Wiley S. Drake is the pastor of the First Baptist Church of Buena Park, California. Mr. Drake has used church stationery and his Internet radio program to encourage his followers to support Mike Huckabee’s campaign for the presidency. The Internal Revenue Code, which is read with far greater reverence and taken more seriously by its readers than the Bible, proscribes the involvement in political campaigns of religious organizations that are known as 501©(3) organizations. By using his church, a 501©(3) organization, for political purposes, Mr. Drake (who presumably finds it easy to obey the 10 Commandments) was violating one of the thousands of commandments found in the Internal Revenue Code.
In response to Mr. Drake’s activities, the Americans United for Separation of Church and State (AUSCS) asked the IRS to investigate and consider revoking his church’s tax-exempt status. Mr. Drake was understandably upset with the AUSCS. Unlike George Bush who, upon becoming upset with Saddam Hussein embarked on a course that left hundreds of thousands of Iraqis homeless and resulted in the deaths of thousands of Americans and Iraqis, Mr. Drake embarked on a far more pacific route. He invoked something called Imprecatory Prayer. In a Media Advisory of August 14, Mr. Drake says that having been unsuccessful in attempts to talk to AUSCS, “we must begin our Imprecatory Prayer, at the key points of the parliamentary role in the earth where we live. . . . . The righteous have dominion, but only through imprecatory prayer against the ungodly. . . . David, as our Old Testament shepherd, gives us many Imprecatory prayers, and can be found to be in best focus in Psalm 109.” He closes by saying: “Please join us, with Bible in hand, and let us do battle against the enemies of God.”

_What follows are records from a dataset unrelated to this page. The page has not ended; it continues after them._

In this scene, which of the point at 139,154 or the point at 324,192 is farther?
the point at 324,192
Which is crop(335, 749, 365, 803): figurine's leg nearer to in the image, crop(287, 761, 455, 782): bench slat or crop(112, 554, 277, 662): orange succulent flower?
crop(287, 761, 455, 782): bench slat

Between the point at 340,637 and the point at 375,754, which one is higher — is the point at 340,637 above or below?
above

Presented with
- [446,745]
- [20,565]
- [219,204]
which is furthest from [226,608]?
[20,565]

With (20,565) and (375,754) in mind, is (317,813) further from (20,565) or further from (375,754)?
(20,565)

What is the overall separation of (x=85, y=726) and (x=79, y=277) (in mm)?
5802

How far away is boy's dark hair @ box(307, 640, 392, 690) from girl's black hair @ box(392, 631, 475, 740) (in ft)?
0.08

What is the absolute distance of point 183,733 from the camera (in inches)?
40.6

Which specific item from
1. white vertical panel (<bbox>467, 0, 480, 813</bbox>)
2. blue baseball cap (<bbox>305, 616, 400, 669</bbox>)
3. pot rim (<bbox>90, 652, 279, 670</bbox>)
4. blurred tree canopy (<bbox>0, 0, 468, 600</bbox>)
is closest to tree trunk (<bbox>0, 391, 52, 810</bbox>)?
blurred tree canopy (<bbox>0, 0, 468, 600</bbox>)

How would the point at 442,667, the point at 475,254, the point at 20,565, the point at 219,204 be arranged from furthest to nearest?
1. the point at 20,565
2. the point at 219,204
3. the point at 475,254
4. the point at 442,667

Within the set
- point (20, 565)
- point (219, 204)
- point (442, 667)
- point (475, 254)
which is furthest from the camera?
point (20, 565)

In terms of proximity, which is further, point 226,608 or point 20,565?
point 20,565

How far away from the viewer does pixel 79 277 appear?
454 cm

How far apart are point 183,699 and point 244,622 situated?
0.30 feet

In the Media Advisory Mr. Drake asks his followers, in their prayers, to specifically target Joe Conn or Jeremy Learning, it apparently being they who signed the letter to the IRS. In explaining his action Mr. Drake said that “The prayer does call for serious, serious punishment on people. But I didn’t call for that, God did.”
Psalm 109 that Mr. Drake offers as a guide to the kinds of things one might ask the Lord to consider, has many good suggestions for getting even with one’s enemies but the beauty of it is, the Lord takes care of doing it all and man does not have to get involved beyond praying for bad things to happen. Among the bad things the Lord might want to consider inflicting on the psalmster’s enemies, the psalmster suggests (on the off chance the Lord won’t think of them Himself) are “May his days be few; may another seize his goods! May his children be fatherless, and his wife a widow!. . . May the creditor seize all that he has; may strangers plunder the fruits of his toil!” etc. Those are, of course, exactly the consequences of what George Bush, acting, he would have us believe, as God’s surrogate, has done in Iraq. The difference between Mr. Bush and Mr. Drake, is that whereas Mr. Bush took it upon himself to do the Lord’s work, Mr. Drake is content to simply ask the Lord to do those things and leaves the rest up to him. There are hundreds of thousands of Iraqis who wish that George Bush had incorporated all of Psalm 109 by reference in his prayers, asked his subjects to do the same, and left the rest up to God. Mr. Bush, of course, declined to follow this route. There may be a reason.
Sister Thomas Bernard MacConnell, founder of the Spirituality Center at Mount St. Mary’s College in Los Angeles explains: “It is very possible that my enemies are not God’s enemies.” It is likely Mr. Bush didn’t want to take a chance on that being the case which explains why he took things into his own hands rather leaving it up to God. That’s too bad. If Imprecatory Prayer was good enough for King David one might have thought it would be good enough for King George.